• _EXTRACT TO READ_:
Because it would be completely unprecedented over a long-term period, at least in U.S. history. Yes, there have been periods where 5 year or 10 year Treasuries had zero or negative real returns, but never over anything remotely approaching 50 years.

Since 1970, the longest holding period where intermediate-term Treasuries had a zero or negative real return was 14 years (i.e. 1970-1983). For the U.K., it was 16 years. For Germany, it was 4 years. For Canada, it was 13 years. For Australia, it was 19 years. (Data obtained via Portfolio Charts.)
From 1940-1981, the 10 year had a real return of -.6%. 42 years is not quite 50 but is is a lot longer than 14:). I am not sure if there is a longer one. I just picked 1940 cause I know the rates were low and inflation sort of high for the 40s and parts of the 50s. https://dqydj.com/treasury-return-calculator/ for the data.

• _GIVEN DATA_:
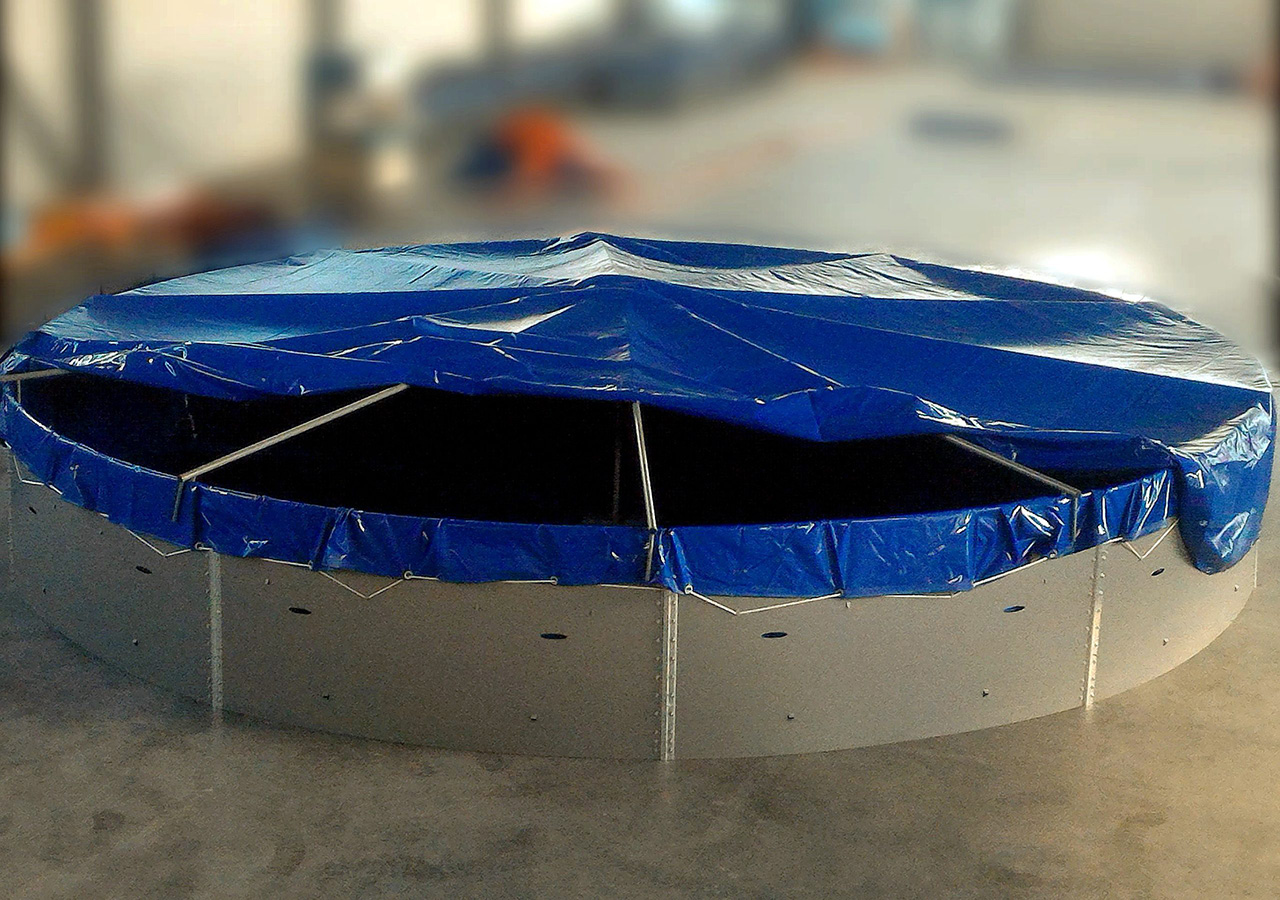 Нефтяные бочки и резервуары разборного типа РР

• _EXERCISE 1_:
Set down the portion of the passage on Treasury returns from "Since 1970, the" to "for the data.".
• _EXERCISE 2_:
In one to three sentences, explain why the passage on Treasury returns chooses 1940 as the starting year for the period it examines.

• _EXPECTED ANSWER 1_:
Since 1970, the longest holding period where intermediate-term Treasuries had a zero or negative real return was 14 years (i.e. 1970-1983). For the U.K., it was 16 years. For Germany, it was 4 years. For Canada, it was 13 years. For Australia, it was 19 years. (Data obtained via Portfolio Charts.)
From 1940-1981, the 10 year had a real return of -.6%. 42 years is not quite 50 but is is a lot longer than 14:). I am not sure if there is a longer one. I just picked 1940 cause I know the rates were low and inflation sort of high for the 40s and parts of the 50s. https://dqydj.com/treasury-return-calculator/ for the data.

• _EXPECTED ANSWER 2_:
The year 1940 was chosen because interest rates were known to be low and inflation fairly high during the 1940s and parts of the 1950s. Measured from that starting point through 1981, the 10-year Treasury had a real return of -.6%.